Quels sont les avantages de ce système de prépaiement ?
Il renforce la solidarité. Les riches subventionnent les pauvres, les jeunes pour les personnes âgées, les personnes en bonne santé pour les malades, et les actifs pour les non-actifs. C’est un système où le malade n’a pas forcément besoin d’avoir de l’argent pour se soigner. Mais sa mise en application passe par plusieurs étapes, comme je l’ai mentionné plus haut. Aujourd’hui, il est recommandé aux États de voir dans leur système de mobilisation des ressources afin de pouvoir drainer des ressources additionnelles.
Avez-vous identifié des financements additionnels ?
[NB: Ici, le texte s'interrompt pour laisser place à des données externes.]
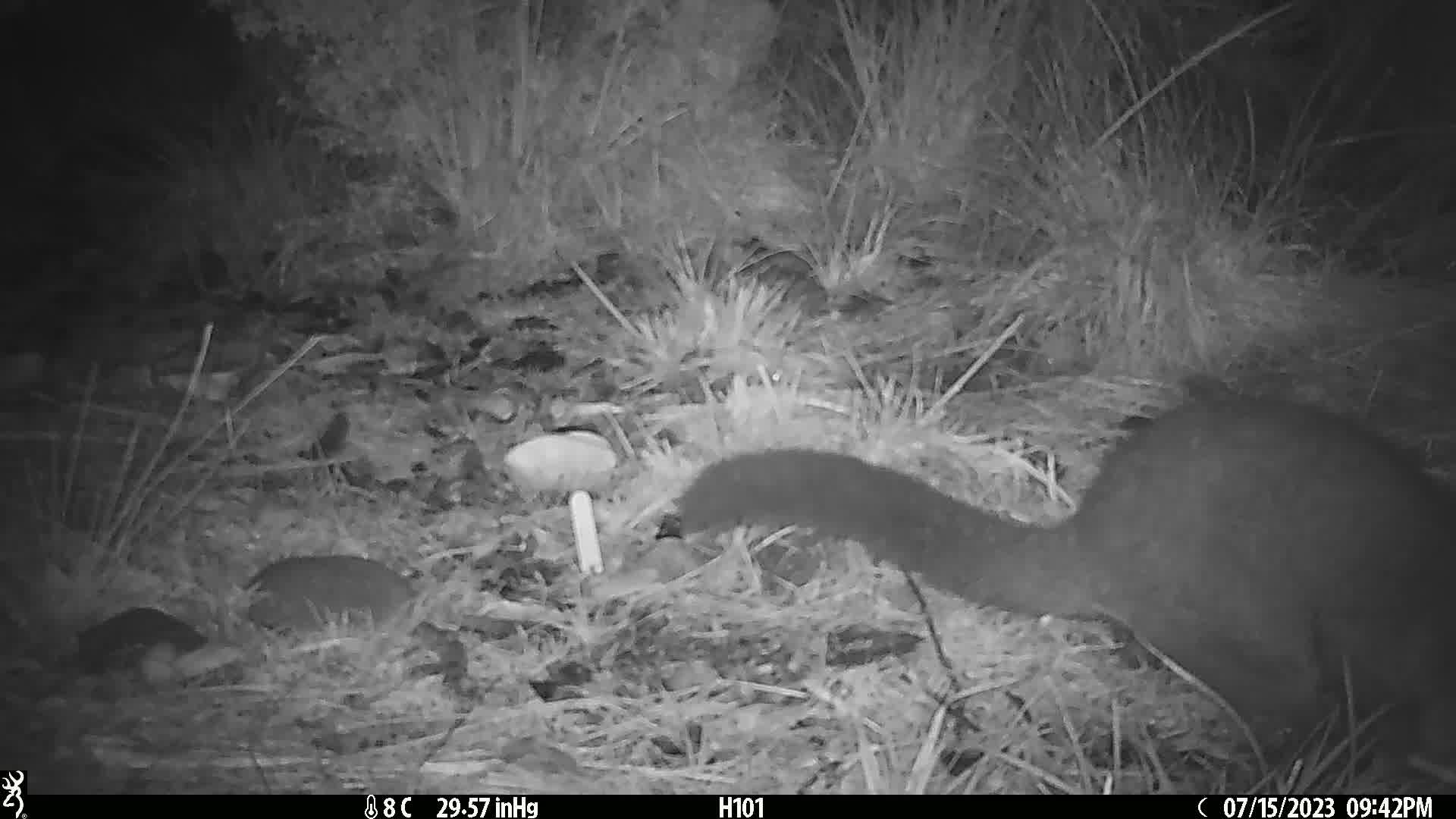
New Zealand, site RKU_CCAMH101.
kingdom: Animalia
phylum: Chordata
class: Mammalia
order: Diprotodontia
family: Phalangeridae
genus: Trichosurus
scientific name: Trichosurus vulpecula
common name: common brushtail possum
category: possum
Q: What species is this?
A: Possum (common brushtail possum) (Trichosurus vulpecula).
Il en existe et ils sont de plus en plus mobilisés, à l’instar des taxes sur le tabac, l’alcool, etc. Une partie de cette taxe est destinée au financement de la santé, car ces substances causent des effets nuisibles pour la santé. Il y a d’autres mécanismes qui existent afin d’augmenter les fonds. Mais nous estimons que le plus important, c’est l’utilisation efficiente de ces fonds.
Comment impliquer le secteur privé sans impacter les populations ?
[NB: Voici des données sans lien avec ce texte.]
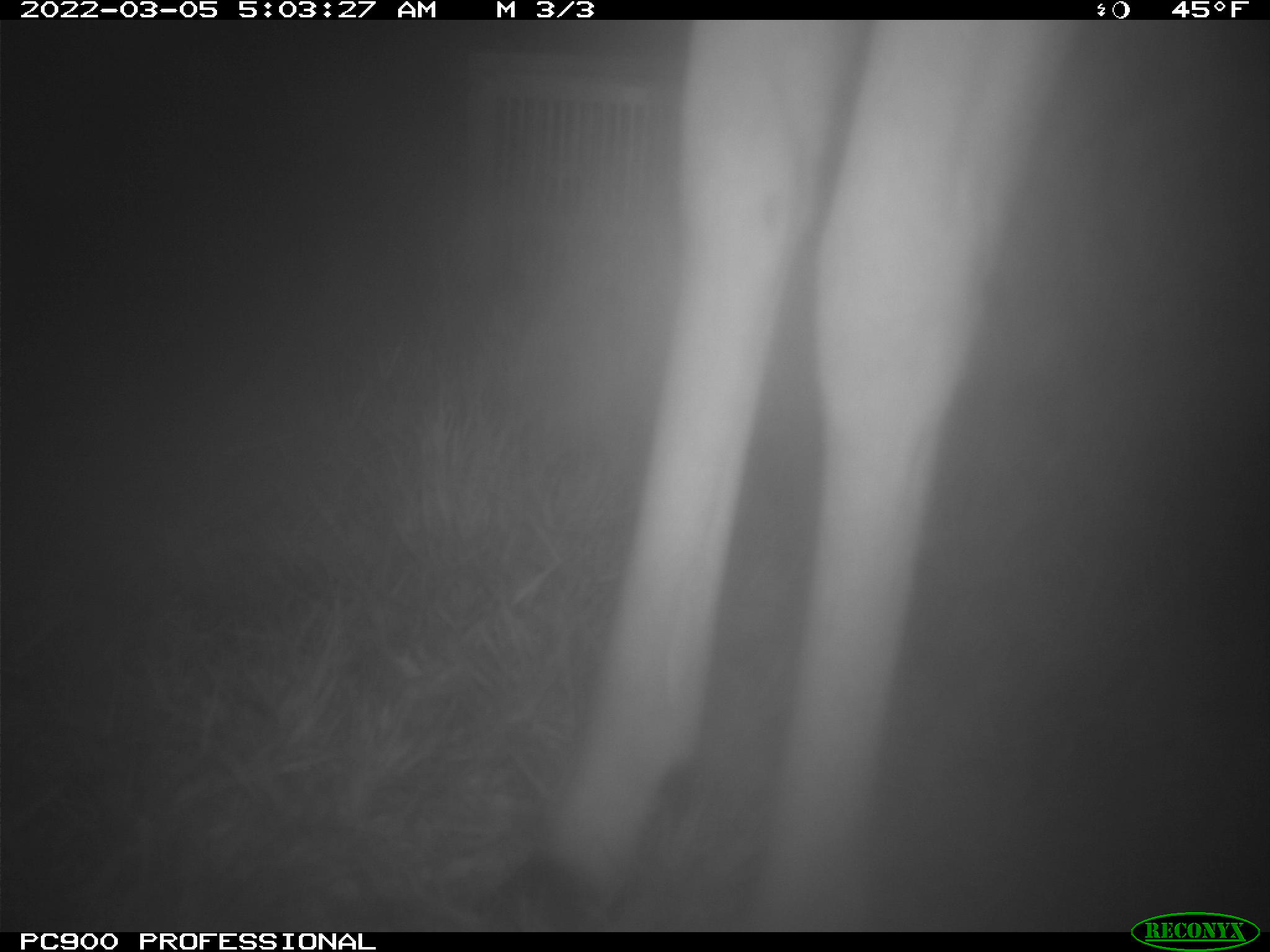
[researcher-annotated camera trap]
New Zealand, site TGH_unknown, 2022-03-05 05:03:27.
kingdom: Animalia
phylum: Chordata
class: Mammalia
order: Artiodactyla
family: Cervidae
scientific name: Cervidae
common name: deer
Le rôle du secteur privé est très important. Il peut être mobilisé pour la formation, la R&D, la prestation de services, ainsi que pour le financement. Il est primordial d’avoir un bon mécanisme de régulation. L’État doit jouer son rôle de garant et protéger les intérêts de tous. Si l’environnement est adéquat pour tous, alors le secteur privé jouera un rôle plus important.
Comment jugez-vous les réalisations accomplies par le Maroc dans le secteur de la santé ?
Je tiens tout juste à souligner que nous nous occupons de la région Afrique, alors que le Maroc est considéré dans les classements dans l’espace Mena. Malgré tout, je peux dire que le Maroc a fait d’importants progrès et beaucoup de pays africains ont un intérêt à s’inspirer de l’expérience marocaine. Nous comptons créer des plateformes d’échanges entre pays africains afin de leur permettre de s’inspirer plus facilement des expériences d’autres pays du continent. Cela permettra d’accélérer le processus dans plusieurs États. Nous allons donc voir avec nos collègues de la région Mena, comment accélérer ces échanges.